Uluslararası sistemlerin bu acı gerçeği dünya halklarının farklı arayışlarını başlattı hatta hızlandırdı. Bugün insanlık yaşanabilir bir dünya için uygulanabilir bir sistemin arayışında. Ulusal, ırksal, jeopolotik vb. lokal tüm söylemlerin ötesinde global, beynelmilel, uluslar ötesi yeni bir durak, yeni bir sığınak…
Tamda burada, Mü’min/Mücahid/Müslüman üst kimliği tüm lokal engelleri aşarak yeniden, yeni baştan küresel kabul ışığında aslına rücu etmeli. Dünyanın üçte ikisine yüzyıllarca adalet ve eşitlik ile hükmeden aslına… Asr-ı Saadet’te cümle cihanda yaşanabilir ve mutlu olunabilir bir mirasın bırakıldığı ilk cevherine…

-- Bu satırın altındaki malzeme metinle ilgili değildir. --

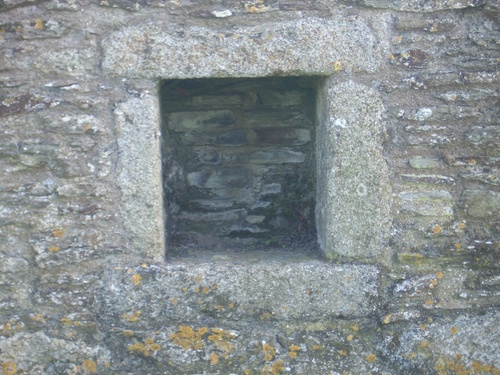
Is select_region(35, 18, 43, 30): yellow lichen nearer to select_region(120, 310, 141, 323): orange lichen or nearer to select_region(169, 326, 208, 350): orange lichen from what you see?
select_region(120, 310, 141, 323): orange lichen

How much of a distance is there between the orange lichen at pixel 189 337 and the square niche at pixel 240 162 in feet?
1.78

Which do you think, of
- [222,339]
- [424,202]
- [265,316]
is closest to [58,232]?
[222,339]

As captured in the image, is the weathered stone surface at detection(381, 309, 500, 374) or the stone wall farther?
the weathered stone surface at detection(381, 309, 500, 374)

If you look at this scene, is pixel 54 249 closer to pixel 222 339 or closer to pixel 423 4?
pixel 222 339

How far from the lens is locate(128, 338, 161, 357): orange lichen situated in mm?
2553

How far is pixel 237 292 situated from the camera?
8.50ft

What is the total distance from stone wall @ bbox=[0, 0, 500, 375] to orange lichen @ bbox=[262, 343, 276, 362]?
0.05 feet

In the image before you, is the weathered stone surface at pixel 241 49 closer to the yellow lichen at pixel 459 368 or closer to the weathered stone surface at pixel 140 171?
the weathered stone surface at pixel 140 171

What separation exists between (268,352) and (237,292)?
29 cm

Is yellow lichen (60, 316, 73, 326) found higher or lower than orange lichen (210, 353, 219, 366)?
higher

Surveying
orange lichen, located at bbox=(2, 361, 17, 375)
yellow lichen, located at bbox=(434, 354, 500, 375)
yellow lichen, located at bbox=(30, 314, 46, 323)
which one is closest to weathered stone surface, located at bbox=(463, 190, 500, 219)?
yellow lichen, located at bbox=(434, 354, 500, 375)

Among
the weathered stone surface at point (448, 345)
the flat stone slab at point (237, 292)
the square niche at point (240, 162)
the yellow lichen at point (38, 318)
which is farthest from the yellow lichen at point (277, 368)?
the yellow lichen at point (38, 318)

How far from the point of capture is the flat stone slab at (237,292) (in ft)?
8.38

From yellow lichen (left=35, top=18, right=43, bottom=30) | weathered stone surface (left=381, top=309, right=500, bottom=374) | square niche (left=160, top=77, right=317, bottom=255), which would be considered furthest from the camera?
square niche (left=160, top=77, right=317, bottom=255)
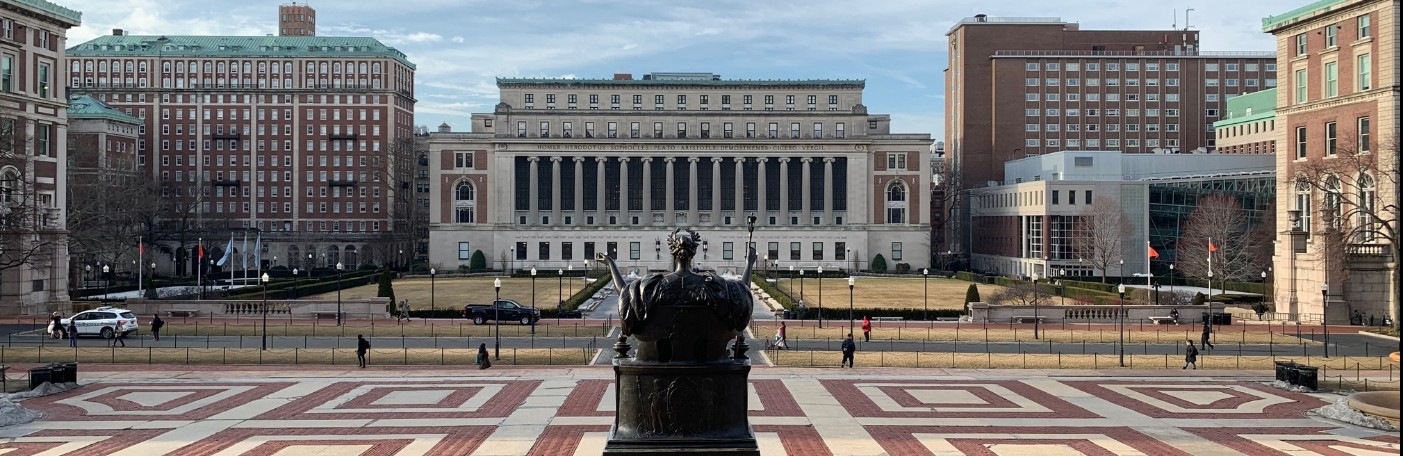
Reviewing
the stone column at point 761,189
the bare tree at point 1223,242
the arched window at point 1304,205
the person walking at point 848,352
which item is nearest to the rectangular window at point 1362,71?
the arched window at point 1304,205

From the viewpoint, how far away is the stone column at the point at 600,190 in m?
126

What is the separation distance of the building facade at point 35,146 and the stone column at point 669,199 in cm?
6967

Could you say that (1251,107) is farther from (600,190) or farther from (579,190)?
(579,190)

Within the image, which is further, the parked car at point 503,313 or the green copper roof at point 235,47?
the green copper roof at point 235,47

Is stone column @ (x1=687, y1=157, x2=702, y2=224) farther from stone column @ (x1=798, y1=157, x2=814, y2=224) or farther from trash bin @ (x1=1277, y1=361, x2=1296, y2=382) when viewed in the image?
trash bin @ (x1=1277, y1=361, x2=1296, y2=382)

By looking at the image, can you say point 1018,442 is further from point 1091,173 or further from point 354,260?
point 354,260

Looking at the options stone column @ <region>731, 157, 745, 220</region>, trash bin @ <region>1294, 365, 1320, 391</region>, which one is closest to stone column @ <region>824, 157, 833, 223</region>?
stone column @ <region>731, 157, 745, 220</region>

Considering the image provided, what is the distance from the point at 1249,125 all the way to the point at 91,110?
135 metres

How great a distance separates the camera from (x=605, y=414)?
28281 millimetres

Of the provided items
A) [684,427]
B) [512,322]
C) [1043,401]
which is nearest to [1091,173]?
[512,322]

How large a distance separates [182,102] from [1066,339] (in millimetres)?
121894

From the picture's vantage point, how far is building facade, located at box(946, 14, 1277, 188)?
138 metres

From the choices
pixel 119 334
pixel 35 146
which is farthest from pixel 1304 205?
pixel 35 146

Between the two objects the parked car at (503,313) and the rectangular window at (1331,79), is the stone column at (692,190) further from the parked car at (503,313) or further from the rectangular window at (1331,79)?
the rectangular window at (1331,79)
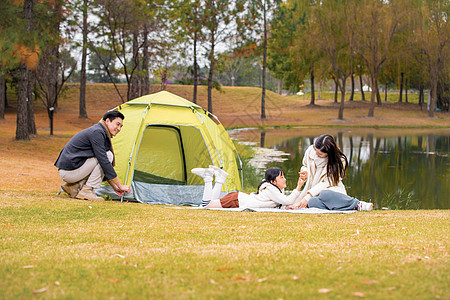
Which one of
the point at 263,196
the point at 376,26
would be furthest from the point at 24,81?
the point at 376,26

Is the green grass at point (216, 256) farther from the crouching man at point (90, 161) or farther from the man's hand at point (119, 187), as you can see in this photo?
the crouching man at point (90, 161)

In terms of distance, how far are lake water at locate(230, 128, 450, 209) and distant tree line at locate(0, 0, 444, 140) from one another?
7.41 meters

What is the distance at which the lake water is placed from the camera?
9.84 m

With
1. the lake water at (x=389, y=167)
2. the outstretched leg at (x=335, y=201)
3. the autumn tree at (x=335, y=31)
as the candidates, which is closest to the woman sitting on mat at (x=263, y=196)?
the outstretched leg at (x=335, y=201)

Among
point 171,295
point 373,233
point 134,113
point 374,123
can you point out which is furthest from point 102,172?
point 374,123

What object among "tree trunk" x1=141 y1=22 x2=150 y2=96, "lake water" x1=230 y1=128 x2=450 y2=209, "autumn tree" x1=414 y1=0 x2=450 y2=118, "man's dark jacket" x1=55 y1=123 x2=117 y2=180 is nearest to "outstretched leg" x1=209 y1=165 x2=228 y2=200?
"man's dark jacket" x1=55 y1=123 x2=117 y2=180

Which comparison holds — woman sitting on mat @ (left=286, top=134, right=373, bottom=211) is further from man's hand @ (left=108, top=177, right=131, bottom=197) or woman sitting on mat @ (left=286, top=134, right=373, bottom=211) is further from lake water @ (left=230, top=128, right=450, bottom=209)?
lake water @ (left=230, top=128, right=450, bottom=209)

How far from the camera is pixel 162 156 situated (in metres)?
9.74

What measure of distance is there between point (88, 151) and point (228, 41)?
2399 centimetres

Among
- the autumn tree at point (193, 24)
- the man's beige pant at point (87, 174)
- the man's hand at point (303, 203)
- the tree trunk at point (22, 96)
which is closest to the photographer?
the man's hand at point (303, 203)

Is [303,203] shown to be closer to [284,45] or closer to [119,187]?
[119,187]

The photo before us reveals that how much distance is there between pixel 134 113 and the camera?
324 inches

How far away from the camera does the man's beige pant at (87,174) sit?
6711mm

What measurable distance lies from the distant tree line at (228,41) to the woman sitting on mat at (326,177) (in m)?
10.4
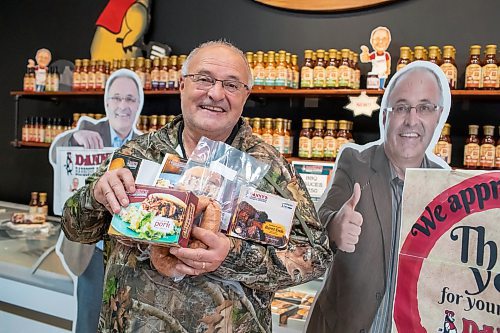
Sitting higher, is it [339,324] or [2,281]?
[339,324]

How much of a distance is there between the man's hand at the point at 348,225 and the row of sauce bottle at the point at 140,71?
2134mm

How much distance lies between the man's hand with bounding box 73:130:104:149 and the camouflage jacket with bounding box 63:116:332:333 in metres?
1.12

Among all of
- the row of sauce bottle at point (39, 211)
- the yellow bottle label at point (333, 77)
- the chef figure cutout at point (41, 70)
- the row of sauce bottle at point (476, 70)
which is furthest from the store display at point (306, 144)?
the chef figure cutout at point (41, 70)

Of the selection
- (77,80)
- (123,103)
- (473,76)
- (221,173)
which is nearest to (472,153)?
(473,76)

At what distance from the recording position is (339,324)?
5.49 ft

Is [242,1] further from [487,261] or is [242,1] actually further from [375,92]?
[487,261]

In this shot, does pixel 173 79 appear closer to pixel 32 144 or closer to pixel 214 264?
pixel 32 144

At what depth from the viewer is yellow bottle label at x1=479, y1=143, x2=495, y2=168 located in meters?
2.62

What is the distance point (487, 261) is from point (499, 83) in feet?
5.33

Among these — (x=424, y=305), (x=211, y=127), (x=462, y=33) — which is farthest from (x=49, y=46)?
(x=424, y=305)

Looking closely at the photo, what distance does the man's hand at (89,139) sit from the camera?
2432 mm

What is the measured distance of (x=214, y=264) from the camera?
1078 millimetres

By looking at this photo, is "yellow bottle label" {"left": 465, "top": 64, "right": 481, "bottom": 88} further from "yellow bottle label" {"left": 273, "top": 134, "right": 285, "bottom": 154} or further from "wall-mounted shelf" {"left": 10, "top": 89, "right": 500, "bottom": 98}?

Yerel engelleri aşarak, ulusal sınırların dışına çıkarak, dünya bloklarının da ötesinde külli ve küresel bir birlikteliğin kıvılcımlarını çakmakta Gazze…
“İslam'ın savaş hukuku bile beşerin barış hukukundan daha medenidir.” gerçeğini tüm dünyaya gösteren HAMAS...
Bu mâna pencersinden İTTİHAD’UL ULEMA tarafından düzenlenen uluslararası âlimlerin buluşmasını ziyadesiyle önemsiyorum. Bu birliktelik bu global tanımlamayı yapabilir. Ulus ötesi bir kardeşliği inşa edebilir.
Hatta İttihadu’l Ekonomi, İttihadu’l Akedemi, İttihadu’l Sanayi ve daha niceleriyle sınırsızların bir ve beraber olma vaktini başlatabilir.
İşte bunun meşalesini elinde tutan asrımızın seçkinleri yani Gazze’nin hür insanları sayesinde küresel bir kurtuluş mücadelesi iki yıla yakındır devam etmektedir. Bu nedenle bilenlere çok iş çıkmıştır. Bilenler ne yaparlarsa yapsınlar bildiklerini bilinmez kılamazlar. O nedenle sarsılmaktadır beşeri sistemler, çatlamaktadır münafıkların tahtları, nice nice korkular yeşermiş zalimlerin kalbinde, o nedenledir ki yıkılmaya yüz tutmuş zulüm sarayları…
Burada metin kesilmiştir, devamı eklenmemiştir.